Once they've been cleaned and nourished, you can use lemon juice or window spray to give them that extra shine. Don't forget your patent leather brush, chamois cloth and a little elbow grease!
Suede shoes:

suede shoes

Suede is a delicate material that requires a lot of attention. Suede shoes are extremely fragile and difficult to care for. So don't go about cleaning them any old way, or you risk damaging them.

To clean these shoes, start by dusting with a crepe brush. In the event of stains, treat them by gently rubbing a mixture of warm water, white vinegar and washing-up liquid into a clean cloth. To eliminate unpleasant odours, simply sprinkle abundantly with bicarbonate of soda, massage and leave for 12 hours. You'll need to brush again with the crepe brush.

As explained above, waterproofing shoes is essential. Even more so with suede shoes. The slightest drop can damage the texture of your shoes. It is therefore advisable to waterproof them with a suitable product, and to repeat the operation several times a year.

As with leather, before cleaning your suede shoes, you'll need to dust them with a scraper to facilitate cleaning and restore their fluffy appearance. Rub from front to back, then in the opposite direction.
You can also use this same technique to deluster your shoes (restore their original shape and thickness) with a crepe brush.
Then, to degrease them, three different options are available.
Sprinkle them with talcum powder or cornflour, leave overnight, then brush them off the next day. The second is to use terre de Sommières. Gently rub the stained areas with your fingers, leave overnight, then brush them off in the morning. Or mix white vinegar in hot water and dab your shoes with a sponge.
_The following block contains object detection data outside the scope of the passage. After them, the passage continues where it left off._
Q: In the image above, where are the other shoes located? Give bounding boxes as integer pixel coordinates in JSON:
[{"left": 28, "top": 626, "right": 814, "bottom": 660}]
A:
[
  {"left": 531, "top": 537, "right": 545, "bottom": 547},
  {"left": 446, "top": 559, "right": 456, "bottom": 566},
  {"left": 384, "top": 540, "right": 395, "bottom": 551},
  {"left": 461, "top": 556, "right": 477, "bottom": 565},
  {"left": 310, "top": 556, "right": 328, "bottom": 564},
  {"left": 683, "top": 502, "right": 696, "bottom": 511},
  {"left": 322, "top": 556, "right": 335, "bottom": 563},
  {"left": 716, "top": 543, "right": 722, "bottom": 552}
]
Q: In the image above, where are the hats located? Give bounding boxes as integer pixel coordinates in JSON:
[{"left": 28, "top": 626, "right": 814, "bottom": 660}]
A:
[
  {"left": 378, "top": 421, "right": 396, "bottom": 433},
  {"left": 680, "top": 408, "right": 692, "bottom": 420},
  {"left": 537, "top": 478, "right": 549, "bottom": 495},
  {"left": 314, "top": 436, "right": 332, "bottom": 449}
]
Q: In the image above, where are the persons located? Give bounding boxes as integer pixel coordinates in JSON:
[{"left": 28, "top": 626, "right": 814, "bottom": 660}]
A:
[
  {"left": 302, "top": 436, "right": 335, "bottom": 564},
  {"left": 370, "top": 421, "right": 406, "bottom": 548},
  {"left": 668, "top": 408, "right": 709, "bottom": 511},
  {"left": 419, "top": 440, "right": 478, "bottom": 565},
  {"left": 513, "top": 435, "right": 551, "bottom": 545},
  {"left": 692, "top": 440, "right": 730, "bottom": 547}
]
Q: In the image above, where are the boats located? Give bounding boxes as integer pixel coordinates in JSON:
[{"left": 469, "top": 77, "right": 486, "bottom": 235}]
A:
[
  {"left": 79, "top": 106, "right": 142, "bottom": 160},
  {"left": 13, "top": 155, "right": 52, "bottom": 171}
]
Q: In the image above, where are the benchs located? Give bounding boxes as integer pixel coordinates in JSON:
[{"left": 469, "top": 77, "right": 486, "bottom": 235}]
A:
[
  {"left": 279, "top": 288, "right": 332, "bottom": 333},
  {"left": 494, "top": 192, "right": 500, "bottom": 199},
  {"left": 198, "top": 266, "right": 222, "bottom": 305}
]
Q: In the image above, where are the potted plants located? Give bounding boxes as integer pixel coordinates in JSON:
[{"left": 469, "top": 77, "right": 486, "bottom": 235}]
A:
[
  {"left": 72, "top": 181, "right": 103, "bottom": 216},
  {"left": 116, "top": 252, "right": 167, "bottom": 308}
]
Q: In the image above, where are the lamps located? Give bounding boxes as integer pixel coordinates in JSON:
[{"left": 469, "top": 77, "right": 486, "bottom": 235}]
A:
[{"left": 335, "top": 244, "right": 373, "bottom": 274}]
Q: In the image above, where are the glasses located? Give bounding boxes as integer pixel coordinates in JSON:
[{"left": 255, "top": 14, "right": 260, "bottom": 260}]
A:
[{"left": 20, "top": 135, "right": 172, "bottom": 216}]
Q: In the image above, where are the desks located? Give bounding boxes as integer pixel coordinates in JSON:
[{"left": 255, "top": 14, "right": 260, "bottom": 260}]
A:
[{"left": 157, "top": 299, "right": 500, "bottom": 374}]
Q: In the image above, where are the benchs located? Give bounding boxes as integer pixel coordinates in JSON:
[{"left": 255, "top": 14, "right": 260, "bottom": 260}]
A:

Finally, to get rid of stains and restore the appearance of your suede shoes, there are several effective methods:
Using steam: expose your shoes to steam for a few minutes. This will slightly dampen the suede, making it easier to work with. Then use a crepe brush to vigorously brush the shoes to remove stains.
Cleaning with white vinegar: For stubborn stains, white vinegar can help. You'll need to soak a brush in white vinegar and scrub gently with it. If they're very dirty, you can immerse them in a mixture of warm water, white vinegar and washing-up liquid.
The magic sponge: Its special rubber texture will grab the suede and remove stains without damaging it. All you need to do is lightly dampen the sponge and gently rub the dirty areas.
Ammonia water-white spirit: If even a bath of white vinegar fails to completely clean your suede shoes, you can gently rub stubborn areas with a cloth soaked in white spirit or ammonia water. Target only the areas concerned to avoid damaging the suede. After using these products, pad your shoes with newspaper to absorb the moisture inside.
Sandpaper: To remove shiny areas, you can rub them with sandpaper. But be sure to choose the finest grit so as not to strip your shoes.

To revive the colors of your suede shoes after cleaning them, you can spray a color renovator 30 cm from the shoe 1 to 3 times a month. Apply it twice, so that the product penetrates deep into the bristles. Then brush and alternate in the opposite direction. You can also use a suede reviver to restore suede to its original color.